REQUIRED ACTION: Could you reproduce the listing below word for word, from its first line through the line containing "Is the log(n) runtime at input size 100"?
START TASK MATERIAL
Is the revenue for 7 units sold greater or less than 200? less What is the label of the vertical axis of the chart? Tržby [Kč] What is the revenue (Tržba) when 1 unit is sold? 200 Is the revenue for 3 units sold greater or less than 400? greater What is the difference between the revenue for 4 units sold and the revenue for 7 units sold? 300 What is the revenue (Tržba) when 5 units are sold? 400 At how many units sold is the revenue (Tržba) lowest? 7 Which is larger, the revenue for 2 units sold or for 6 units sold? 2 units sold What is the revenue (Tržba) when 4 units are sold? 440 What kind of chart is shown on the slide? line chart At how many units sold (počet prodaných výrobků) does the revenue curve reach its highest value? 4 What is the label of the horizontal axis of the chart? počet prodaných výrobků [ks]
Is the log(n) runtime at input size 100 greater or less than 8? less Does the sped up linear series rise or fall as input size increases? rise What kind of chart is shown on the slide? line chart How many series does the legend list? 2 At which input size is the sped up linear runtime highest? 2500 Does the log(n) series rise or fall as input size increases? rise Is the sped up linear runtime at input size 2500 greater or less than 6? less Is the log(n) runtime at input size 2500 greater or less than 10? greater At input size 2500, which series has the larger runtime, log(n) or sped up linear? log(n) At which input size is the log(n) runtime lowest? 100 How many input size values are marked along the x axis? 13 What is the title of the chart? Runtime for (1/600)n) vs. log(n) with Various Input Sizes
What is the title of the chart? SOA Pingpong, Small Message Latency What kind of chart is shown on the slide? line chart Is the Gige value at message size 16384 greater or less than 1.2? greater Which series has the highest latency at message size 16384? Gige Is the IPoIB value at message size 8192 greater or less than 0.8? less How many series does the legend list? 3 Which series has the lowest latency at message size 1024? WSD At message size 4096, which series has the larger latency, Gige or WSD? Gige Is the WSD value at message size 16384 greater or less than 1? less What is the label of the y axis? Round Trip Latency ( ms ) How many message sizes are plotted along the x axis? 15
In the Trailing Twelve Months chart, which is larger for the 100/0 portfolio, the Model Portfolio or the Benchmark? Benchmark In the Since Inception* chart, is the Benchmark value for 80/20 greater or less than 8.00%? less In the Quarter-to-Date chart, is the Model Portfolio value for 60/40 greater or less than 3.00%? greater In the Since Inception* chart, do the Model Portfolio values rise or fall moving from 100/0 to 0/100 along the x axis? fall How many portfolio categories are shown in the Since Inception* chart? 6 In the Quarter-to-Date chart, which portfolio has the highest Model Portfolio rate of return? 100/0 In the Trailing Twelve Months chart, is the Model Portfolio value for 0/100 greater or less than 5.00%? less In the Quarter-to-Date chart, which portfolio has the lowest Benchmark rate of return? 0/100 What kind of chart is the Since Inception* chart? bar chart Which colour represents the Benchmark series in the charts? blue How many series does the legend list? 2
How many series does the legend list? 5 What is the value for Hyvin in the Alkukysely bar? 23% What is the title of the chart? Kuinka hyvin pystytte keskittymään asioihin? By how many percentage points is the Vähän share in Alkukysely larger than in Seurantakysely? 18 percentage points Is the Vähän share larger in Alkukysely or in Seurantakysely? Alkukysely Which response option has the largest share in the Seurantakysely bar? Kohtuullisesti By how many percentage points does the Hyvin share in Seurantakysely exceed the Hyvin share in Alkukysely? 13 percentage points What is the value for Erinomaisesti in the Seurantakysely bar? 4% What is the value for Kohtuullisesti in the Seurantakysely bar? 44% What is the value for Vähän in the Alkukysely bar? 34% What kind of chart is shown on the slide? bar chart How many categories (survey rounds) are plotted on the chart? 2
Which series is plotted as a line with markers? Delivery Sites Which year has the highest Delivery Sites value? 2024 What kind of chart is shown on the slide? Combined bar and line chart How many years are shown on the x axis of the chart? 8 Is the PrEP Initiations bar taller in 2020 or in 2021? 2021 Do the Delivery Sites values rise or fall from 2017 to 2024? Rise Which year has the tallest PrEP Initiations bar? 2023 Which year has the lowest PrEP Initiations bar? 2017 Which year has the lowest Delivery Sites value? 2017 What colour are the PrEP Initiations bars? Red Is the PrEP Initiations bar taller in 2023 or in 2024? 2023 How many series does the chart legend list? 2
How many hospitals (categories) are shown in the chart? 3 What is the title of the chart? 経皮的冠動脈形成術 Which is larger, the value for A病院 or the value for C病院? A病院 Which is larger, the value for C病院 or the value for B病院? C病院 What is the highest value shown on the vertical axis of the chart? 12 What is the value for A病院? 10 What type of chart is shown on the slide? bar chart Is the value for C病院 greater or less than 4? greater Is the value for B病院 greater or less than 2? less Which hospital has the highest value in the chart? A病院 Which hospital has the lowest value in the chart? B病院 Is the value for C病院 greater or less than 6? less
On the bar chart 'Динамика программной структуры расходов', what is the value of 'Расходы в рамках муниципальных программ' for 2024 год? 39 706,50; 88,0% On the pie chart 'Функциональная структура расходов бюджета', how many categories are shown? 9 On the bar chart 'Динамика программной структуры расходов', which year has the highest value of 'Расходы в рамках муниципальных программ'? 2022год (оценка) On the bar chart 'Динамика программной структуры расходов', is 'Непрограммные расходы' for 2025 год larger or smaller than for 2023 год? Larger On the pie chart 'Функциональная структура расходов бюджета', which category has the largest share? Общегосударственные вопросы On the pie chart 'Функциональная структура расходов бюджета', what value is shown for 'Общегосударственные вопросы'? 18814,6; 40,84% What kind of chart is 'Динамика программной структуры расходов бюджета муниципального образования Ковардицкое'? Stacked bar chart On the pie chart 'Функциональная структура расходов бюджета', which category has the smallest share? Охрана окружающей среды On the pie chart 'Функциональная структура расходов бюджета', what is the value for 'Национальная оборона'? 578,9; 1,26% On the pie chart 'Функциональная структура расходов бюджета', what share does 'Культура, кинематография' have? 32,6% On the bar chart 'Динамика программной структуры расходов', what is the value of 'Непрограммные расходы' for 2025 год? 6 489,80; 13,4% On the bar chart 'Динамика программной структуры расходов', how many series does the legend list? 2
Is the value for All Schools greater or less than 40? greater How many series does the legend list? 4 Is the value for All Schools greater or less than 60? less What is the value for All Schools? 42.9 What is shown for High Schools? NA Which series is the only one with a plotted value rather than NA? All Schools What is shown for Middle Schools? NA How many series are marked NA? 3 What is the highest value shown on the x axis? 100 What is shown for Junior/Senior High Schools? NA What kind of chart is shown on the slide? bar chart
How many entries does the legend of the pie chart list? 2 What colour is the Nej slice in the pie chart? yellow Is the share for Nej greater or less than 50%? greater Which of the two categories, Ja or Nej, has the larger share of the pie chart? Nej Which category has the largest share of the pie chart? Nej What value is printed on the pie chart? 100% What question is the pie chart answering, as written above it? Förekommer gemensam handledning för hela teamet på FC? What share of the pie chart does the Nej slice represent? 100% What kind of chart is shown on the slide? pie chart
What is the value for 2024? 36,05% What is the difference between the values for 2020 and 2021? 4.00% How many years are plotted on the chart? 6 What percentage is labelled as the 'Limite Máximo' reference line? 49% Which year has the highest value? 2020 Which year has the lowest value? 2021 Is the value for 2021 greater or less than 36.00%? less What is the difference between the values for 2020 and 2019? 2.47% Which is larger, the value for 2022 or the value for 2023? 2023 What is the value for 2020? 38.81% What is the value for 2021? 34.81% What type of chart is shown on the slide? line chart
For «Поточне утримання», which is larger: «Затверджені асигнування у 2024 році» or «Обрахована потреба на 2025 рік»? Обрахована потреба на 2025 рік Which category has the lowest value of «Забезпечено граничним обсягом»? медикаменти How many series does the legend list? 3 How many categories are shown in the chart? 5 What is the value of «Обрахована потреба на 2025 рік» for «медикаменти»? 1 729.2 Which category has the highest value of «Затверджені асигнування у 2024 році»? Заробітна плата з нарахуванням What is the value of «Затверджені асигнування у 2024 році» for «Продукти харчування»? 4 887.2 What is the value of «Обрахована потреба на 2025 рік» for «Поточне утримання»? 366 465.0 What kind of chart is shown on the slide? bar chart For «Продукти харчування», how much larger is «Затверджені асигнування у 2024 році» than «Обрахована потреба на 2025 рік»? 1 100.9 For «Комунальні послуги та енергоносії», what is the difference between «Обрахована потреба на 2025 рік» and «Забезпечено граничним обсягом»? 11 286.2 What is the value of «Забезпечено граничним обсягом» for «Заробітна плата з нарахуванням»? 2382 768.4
END TASK MATERIAL
ANSWER SECTION:
Is the revenue for 7 units sold greater or less than 200? less What is the label of the vertical axis of the chart? Tržby [Kč] What is the revenue (Tržba) when 1 unit is sold? 200 Is the revenue for 3 units sold greater or less than 400? greater What is the difference between the revenue for 4 units sold and the revenue for 7 units sold? 300 What is the revenue (Tržba) when 5 units are sold? 400 At how many units sold is the revenue (Tržba) lowest? 7 Which is larger, the revenue for 2 units sold or for 6 units sold? 2 units sold What is the revenue (Tržba) when 4 units are sold? 440 What kind of chart is shown on the slide? line chart At how many units sold (počet prodaných výrobků) does the revenue curve reach its highest value? 4 What is the label of the horizontal axis of the chart? počet prodaných výrobků [ks]
Is the log(n) runtime at input size 100 greater or less than 8? less Does the sped up linear series rise or fall as input size increases? rise What kind of chart is shown on the slide? line chart How many series does the legend list? 2 At which input size is the sped up linear runtime highest? 2500 Does the log(n) series rise or fall as input size increases? rise Is the sped up linear runtime at input size 2500 greater or less than 6? less Is the log(n) runtime at input size 2500 greater or less than 10? greater At input size 2500, which series has the larger runtime, log(n) or sped up linear? log(n) At which input size is the log(n) runtime lowest? 100 How many input size values are marked along the x axis? 13 What is the title of the chart? Runtime for (1/600)n) vs. log(n) with Various Input Sizes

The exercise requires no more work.